Document excerpt =
• • • • •

These are tools only. They don't create products; we do. Much like a CEO is a generalist at the center that makes decisions by taking in information from smarter people in their niche expertise, the tool is very capable, but you need to be a good CEO and put together a good team and learn to trust them. Does this mean that other experts will be obsolete? Absolutely not, but the shift in possibilities means it is very VERY important for everyone to be aware of and dabble in the art of being their own generalist CEO. This is a technological leap forward that is pronounced, and that means it will have a broad impact. The figurative CEO will be much more efficient in their output. The current output to value ratio will be adjusted. The things that were impossible due to time constraints and cost are now accessible. This is what will change values.
If people in general like yourself fail to adopt and adapt to the technology, the current output quality and expectations will stay the same using a lot less people in the process and all the profits will be consolidated in the process. However, if a sizable population adopt this and raise the bar for expectations and quality, state of the art moves forward. The corporate propaganda machine is pushing public opinion into naïveté in an attempt to profit. Do what you will with this, fight it if you want. I have no motivation except to try to make a better future for myself. All this bla bla bla is because I care about you stranger.

• • • • •

Supplied material =
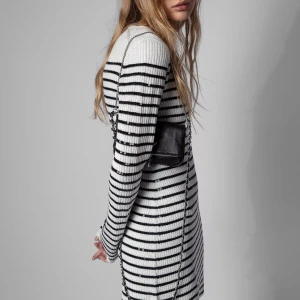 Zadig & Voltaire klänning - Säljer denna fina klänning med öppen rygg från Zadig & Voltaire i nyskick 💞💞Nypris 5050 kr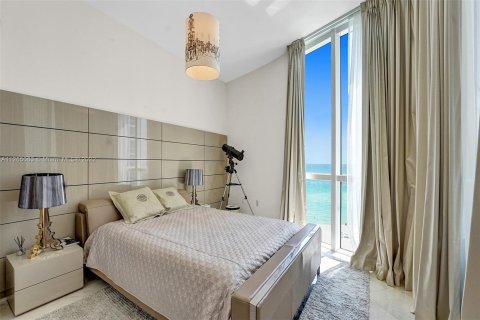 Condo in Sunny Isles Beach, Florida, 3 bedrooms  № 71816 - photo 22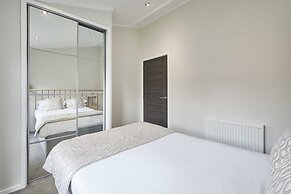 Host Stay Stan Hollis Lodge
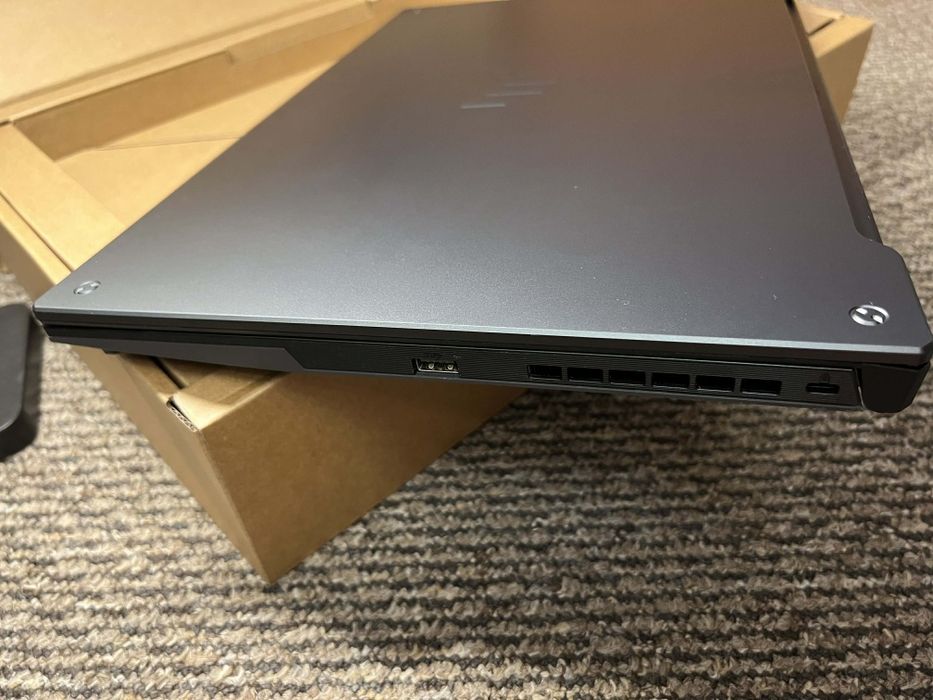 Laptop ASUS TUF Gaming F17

• • • • •

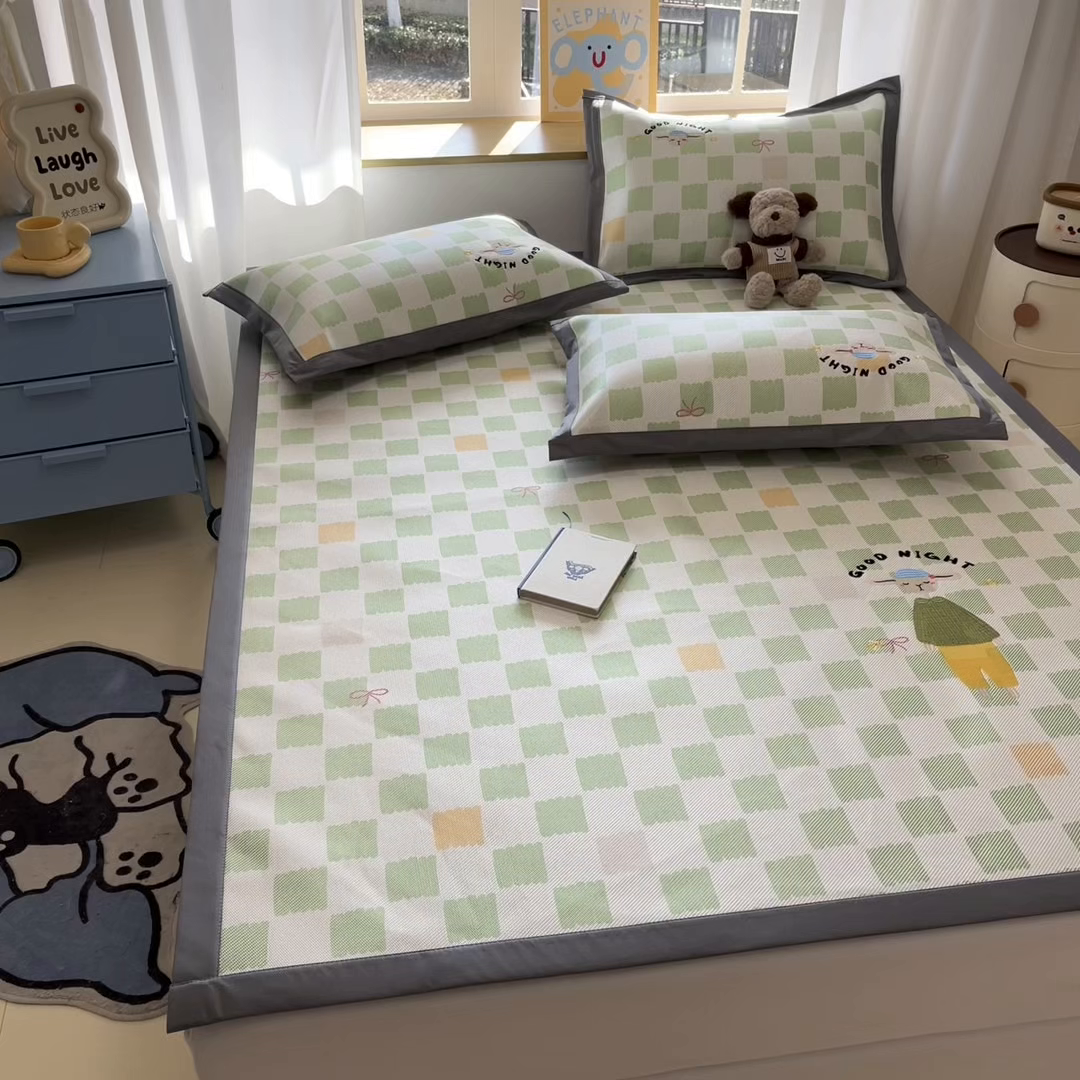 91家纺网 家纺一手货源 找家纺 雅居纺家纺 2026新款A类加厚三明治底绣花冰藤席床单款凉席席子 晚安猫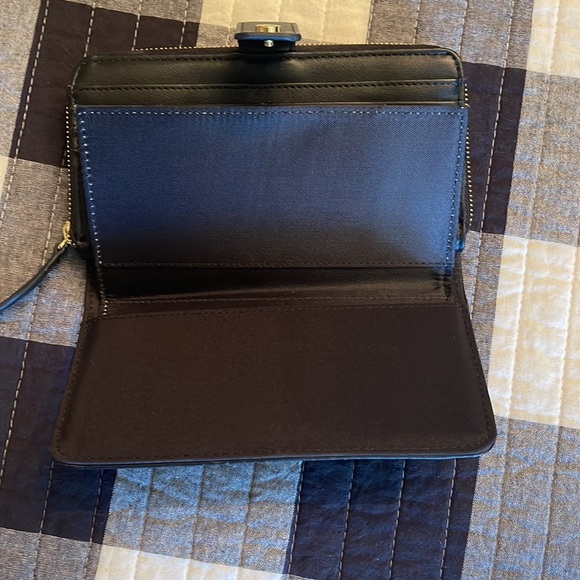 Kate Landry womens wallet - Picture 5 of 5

• • • • •

Required tasks =
**1)** In the post about being your own generalist CEO, list each change it predicts in the sentences that follow "it will have a broad impact."
**2)** Answer from the post about being your own generalist CEO:
(a) According to the post, who creates products?
(b) What happens to state of the art if a sizable population adopts the technology?
(c) Into what is the corporate propaganda machine pushing public opinion?
**3)** Carry on the post about being your own generalist CEO from its final sentence.

Answer list =
**1)**
- The figurative CEO will be much more efficient in their output.
- The current output to value ratio will be adjusted.
- Things that were impossible due to time constraints and cost are now accessible.

**2)**
(a) We do; the tools don't.
(b) It moves forward.
(c) Naïveté.

**3)**
-Jake
You seem to be misunderstanding my position entirely. I suggest you read my first comment again. Cause you're using a lot of words and details to explain useless stuff.
Edit: I don't disagree it's a tool. I disagree its the same as a person being inspired by others. And I am against the claim that they should freely use whatever they want without credit.
There is no such thing as a truly unique idea. Everything is a result of combining concepts and experiences in different and novel ways.
AI doesn't freely use anything in a reproduction type of format. It can't regenerate a copy of a work It is no different that human awareness of a subject. Restricting this type of awareness is the same as the thought policing nonsense of humanity's past eras of stupidity. No court will ever restrict this type of information and access. If they did I could sue someone for their thoughts. This is draconian nonsense.